Given task: Print the data that follows exactly.

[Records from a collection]
________________

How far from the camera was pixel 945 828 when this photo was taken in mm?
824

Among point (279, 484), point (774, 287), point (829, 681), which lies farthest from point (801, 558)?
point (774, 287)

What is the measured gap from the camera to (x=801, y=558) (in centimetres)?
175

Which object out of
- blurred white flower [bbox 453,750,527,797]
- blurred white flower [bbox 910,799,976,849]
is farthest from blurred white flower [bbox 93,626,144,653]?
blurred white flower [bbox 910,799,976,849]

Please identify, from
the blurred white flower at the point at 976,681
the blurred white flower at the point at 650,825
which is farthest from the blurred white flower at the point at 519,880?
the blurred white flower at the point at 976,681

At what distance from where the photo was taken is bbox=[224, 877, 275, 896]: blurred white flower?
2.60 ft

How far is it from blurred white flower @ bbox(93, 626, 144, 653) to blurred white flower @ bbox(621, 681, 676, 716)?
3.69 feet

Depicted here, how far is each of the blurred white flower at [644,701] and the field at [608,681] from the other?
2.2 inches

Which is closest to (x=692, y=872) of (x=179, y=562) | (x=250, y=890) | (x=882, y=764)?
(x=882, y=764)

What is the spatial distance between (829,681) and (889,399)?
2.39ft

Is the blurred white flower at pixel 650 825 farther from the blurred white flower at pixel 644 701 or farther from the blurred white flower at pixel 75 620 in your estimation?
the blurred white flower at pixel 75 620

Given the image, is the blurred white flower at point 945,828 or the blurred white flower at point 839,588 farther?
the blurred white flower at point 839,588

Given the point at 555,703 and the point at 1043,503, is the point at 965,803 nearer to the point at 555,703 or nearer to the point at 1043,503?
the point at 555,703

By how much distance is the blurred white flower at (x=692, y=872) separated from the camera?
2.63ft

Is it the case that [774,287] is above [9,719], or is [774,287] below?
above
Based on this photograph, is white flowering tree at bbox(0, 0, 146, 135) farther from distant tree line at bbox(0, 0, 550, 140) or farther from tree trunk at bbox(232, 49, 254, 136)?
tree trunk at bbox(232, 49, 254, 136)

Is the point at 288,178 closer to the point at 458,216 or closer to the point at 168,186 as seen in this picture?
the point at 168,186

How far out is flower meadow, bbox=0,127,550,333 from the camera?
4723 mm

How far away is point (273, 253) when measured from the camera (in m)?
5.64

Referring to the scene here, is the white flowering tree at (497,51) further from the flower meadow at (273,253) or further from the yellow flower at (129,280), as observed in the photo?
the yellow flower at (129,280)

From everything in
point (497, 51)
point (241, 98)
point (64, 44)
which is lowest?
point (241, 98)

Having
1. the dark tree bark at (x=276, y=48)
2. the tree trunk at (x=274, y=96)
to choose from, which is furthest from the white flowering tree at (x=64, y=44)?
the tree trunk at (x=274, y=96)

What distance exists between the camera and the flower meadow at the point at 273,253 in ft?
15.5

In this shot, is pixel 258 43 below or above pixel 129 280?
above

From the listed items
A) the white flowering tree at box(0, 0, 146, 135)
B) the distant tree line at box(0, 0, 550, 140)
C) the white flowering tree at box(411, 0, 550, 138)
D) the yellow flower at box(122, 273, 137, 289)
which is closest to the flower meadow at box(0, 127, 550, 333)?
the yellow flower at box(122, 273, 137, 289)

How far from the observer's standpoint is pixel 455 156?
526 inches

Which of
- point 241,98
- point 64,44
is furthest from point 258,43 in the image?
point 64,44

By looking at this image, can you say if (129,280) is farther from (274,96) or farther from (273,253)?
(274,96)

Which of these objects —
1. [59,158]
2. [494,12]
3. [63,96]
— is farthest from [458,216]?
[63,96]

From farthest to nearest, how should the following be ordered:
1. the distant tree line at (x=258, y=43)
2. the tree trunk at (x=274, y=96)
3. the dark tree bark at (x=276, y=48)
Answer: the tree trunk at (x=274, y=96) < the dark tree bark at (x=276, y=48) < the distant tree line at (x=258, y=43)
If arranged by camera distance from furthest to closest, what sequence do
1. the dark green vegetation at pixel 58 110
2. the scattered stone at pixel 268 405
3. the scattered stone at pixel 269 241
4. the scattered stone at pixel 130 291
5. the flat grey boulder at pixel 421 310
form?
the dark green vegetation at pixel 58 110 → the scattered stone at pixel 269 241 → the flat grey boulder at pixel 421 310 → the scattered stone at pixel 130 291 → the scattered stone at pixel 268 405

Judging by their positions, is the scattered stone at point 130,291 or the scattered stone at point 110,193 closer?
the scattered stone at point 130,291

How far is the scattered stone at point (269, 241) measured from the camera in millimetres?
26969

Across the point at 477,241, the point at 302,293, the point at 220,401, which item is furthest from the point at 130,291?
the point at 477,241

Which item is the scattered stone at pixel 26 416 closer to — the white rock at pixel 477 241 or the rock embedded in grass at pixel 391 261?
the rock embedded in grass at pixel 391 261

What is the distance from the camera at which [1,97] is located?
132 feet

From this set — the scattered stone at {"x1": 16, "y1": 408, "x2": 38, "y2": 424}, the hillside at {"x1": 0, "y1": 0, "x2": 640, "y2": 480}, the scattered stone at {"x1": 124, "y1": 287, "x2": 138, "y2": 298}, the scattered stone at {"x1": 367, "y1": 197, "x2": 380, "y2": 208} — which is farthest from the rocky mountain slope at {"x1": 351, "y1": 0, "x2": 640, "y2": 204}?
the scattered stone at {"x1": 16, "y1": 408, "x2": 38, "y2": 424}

________________

Task solution:
How far from the camera was pixel 945 828 when this photo was taken in mm?
824

Among point (279, 484), point (774, 287), point (829, 681), which lies farthest from point (801, 558)?
point (774, 287)

What is the measured gap from the camera to (x=801, y=558) (in centimetres)?
175

Which object out of
- blurred white flower [bbox 453,750,527,797]
- blurred white flower [bbox 910,799,976,849]
is farthest from blurred white flower [bbox 93,626,144,653]?
blurred white flower [bbox 910,799,976,849]

Please identify, from
the blurred white flower at the point at 976,681
the blurred white flower at the point at 650,825
which is farthest from the blurred white flower at the point at 519,880?
the blurred white flower at the point at 976,681

At what distance from where the photo was taken is bbox=[224, 877, 275, 896]: blurred white flower?
2.60 ft

How far is it from blurred white flower @ bbox(93, 626, 144, 653) to blurred white flower @ bbox(621, 681, 676, 716)?
3.69 feet

Depicted here, how far is each of the blurred white flower at [644,701] and the field at [608,681] from the other?
2.2 inches

Which is closest to (x=692, y=872) of (x=179, y=562) | (x=250, y=890) | (x=882, y=764)?
(x=882, y=764)

What is the spatial distance between (829,681) and (889,399)?
2.39ft

Is the blurred white flower at pixel 650 825 farther from the blurred white flower at pixel 644 701 or farther from the blurred white flower at pixel 75 620 in your estimation?
the blurred white flower at pixel 75 620

Given the image, is the blurred white flower at point 945,828 or the blurred white flower at point 839,588 farther?
the blurred white flower at point 839,588

Given the point at 555,703 and the point at 1043,503, is the point at 965,803 nearer to the point at 555,703 or nearer to the point at 1043,503?
the point at 555,703

By how much distance is the blurred white flower at (x=692, y=872) separated from the camera?
2.63ft

Is it the case that [774,287] is above [9,719], or is [774,287] below?
above
Based on this photograph, is white flowering tree at bbox(0, 0, 146, 135) farther from distant tree line at bbox(0, 0, 550, 140) or farther from tree trunk at bbox(232, 49, 254, 136)?
tree trunk at bbox(232, 49, 254, 136)

Is the point at 288,178 closer to the point at 458,216 or closer to the point at 168,186 as seen in this picture?
the point at 168,186

How far out is flower meadow, bbox=0,127,550,333 from the camera?
4723 mm

How far away is point (273, 253) when measured from the camera (in m)?
5.64

Referring to the scene here, is the white flowering tree at (497,51) further from the flower meadow at (273,253) or further from the yellow flower at (129,280), as observed in the photo?
the yellow flower at (129,280)

From everything in
point (497, 51)
point (241, 98)
point (64, 44)
which is lowest?
point (241, 98)

Having
1. the dark tree bark at (x=276, y=48)
2. the tree trunk at (x=274, y=96)
to choose from, which is furthest from the white flowering tree at (x=64, y=44)?
the tree trunk at (x=274, y=96)

What distance exists between the camera and the flower meadow at the point at 273,253 in ft?
15.5

In this shot, is pixel 258 43 below or above pixel 129 280?
above

From the listed items
A) the white flowering tree at box(0, 0, 146, 135)
B) the distant tree line at box(0, 0, 550, 140)
C) the white flowering tree at box(411, 0, 550, 138)
D) the yellow flower at box(122, 273, 137, 289)
which is closest to the flower meadow at box(0, 127, 550, 333)?
the yellow flower at box(122, 273, 137, 289)

How far from the observer's standpoint is pixel 455 156?
526 inches

Which of
- point 241,98
- point 64,44
is furthest from point 258,43 in the image?
point 64,44

By looking at this image, can you say if (129,280) is farther from (274,96) or farther from (273,253)?
(274,96)

Which of these objects —
1. [59,158]
2. [494,12]
3. [63,96]
— is farthest from [458,216]?
[63,96]

From farthest to nearest, how should the following be ordered:
1. the distant tree line at (x=258, y=43)
2. the tree trunk at (x=274, y=96)
3. the dark tree bark at (x=276, y=48)
Answer: the tree trunk at (x=274, y=96) < the dark tree bark at (x=276, y=48) < the distant tree line at (x=258, y=43)
If arranged by camera distance from furthest to closest, what sequence do
1. the dark green vegetation at pixel 58 110
2. the scattered stone at pixel 268 405
3. the scattered stone at pixel 269 241
4. the scattered stone at pixel 130 291
5. the flat grey boulder at pixel 421 310
form?
the dark green vegetation at pixel 58 110 → the scattered stone at pixel 269 241 → the flat grey boulder at pixel 421 310 → the scattered stone at pixel 130 291 → the scattered stone at pixel 268 405

Judging by their positions, is the scattered stone at point 130,291 or the scattered stone at point 110,193 closer?
the scattered stone at point 130,291

How far is the scattered stone at point (269, 241) measured from the camera in millimetres?
26969

Across the point at 477,241, the point at 302,293, the point at 220,401, which item is furthest from the point at 130,291?
the point at 477,241

Which item is the scattered stone at pixel 26 416 closer to — the white rock at pixel 477 241 or the rock embedded in grass at pixel 391 261?
the rock embedded in grass at pixel 391 261

What is the distance from the camera at which [1,97] is located?
132 feet

From this set — the scattered stone at {"x1": 16, "y1": 408, "x2": 38, "y2": 424}, the hillside at {"x1": 0, "y1": 0, "x2": 640, "y2": 480}, the scattered stone at {"x1": 124, "y1": 287, "x2": 138, "y2": 298}, the scattered stone at {"x1": 367, "y1": 197, "x2": 380, "y2": 208} — which is farthest from the rocky mountain slope at {"x1": 351, "y1": 0, "x2": 640, "y2": 204}?
the scattered stone at {"x1": 16, "y1": 408, "x2": 38, "y2": 424}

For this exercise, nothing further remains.